> _AVAILABLE DATA_:
BEGIN
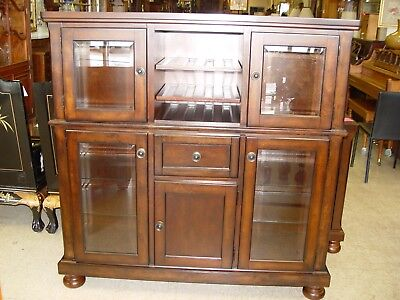 1 Buffet With Wine Rack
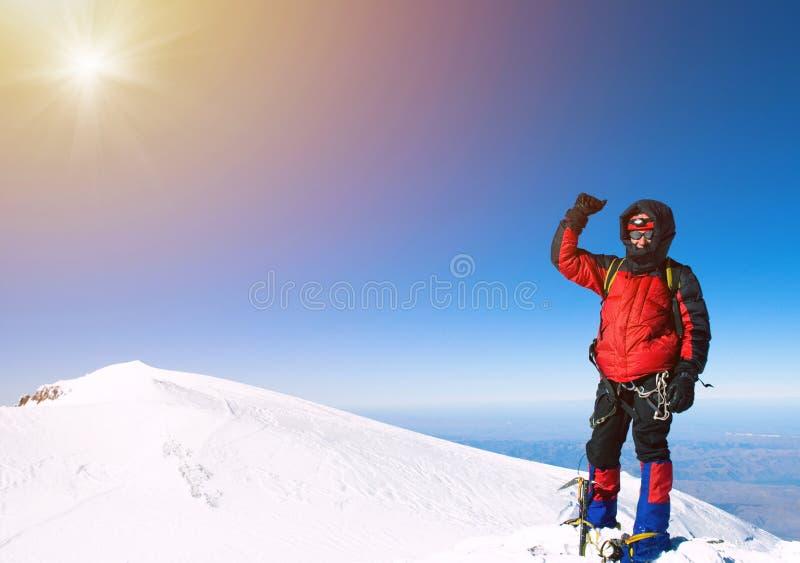 Απομονωμένος αρσενικός ορειβάτης βουνών στην κορυφή στοκ εικόνες
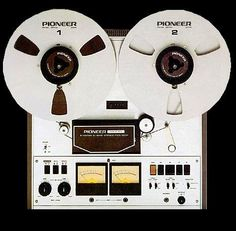 Pioneer RT-1011L stereo reel-to-reel tape recorder, excellent sound at a reasonable price. 3-heads, 3-motors with a belt-drive capstan. Excellent flutter filter made it stand out compared to competing models from Sony, Dokorder, Teac and Akai.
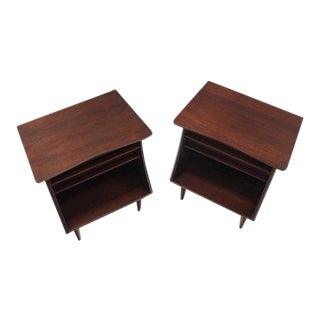 Vintage Mid Century American Walnut One Drawer Nightstands- a Pair For Sale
END
> _TRY IT_:
The copy has to start at the line that contains "Απομονωμένος αρσενικός ορειβάτης" and end at the last line of the material above, matching the original exactly and holding no pictures.

> _EXERCISE RESPONSE_:
 Απομονωμένος αρσενικός ορειβάτης βουνών στην κορυφή στοκ εικόνες
 Pioneer RT-1011L stereo reel-to-reel tape recorder, excellent sound at a reasonable price. 3-heads, 3-motors with a belt-drive capstan. Excellent flutter filter made it stand out compared to competing models from Sony, Dokorder, Teac and Akai.
 Vintage Mid Century American Walnut One Drawer Nightstands- a Pair For Sale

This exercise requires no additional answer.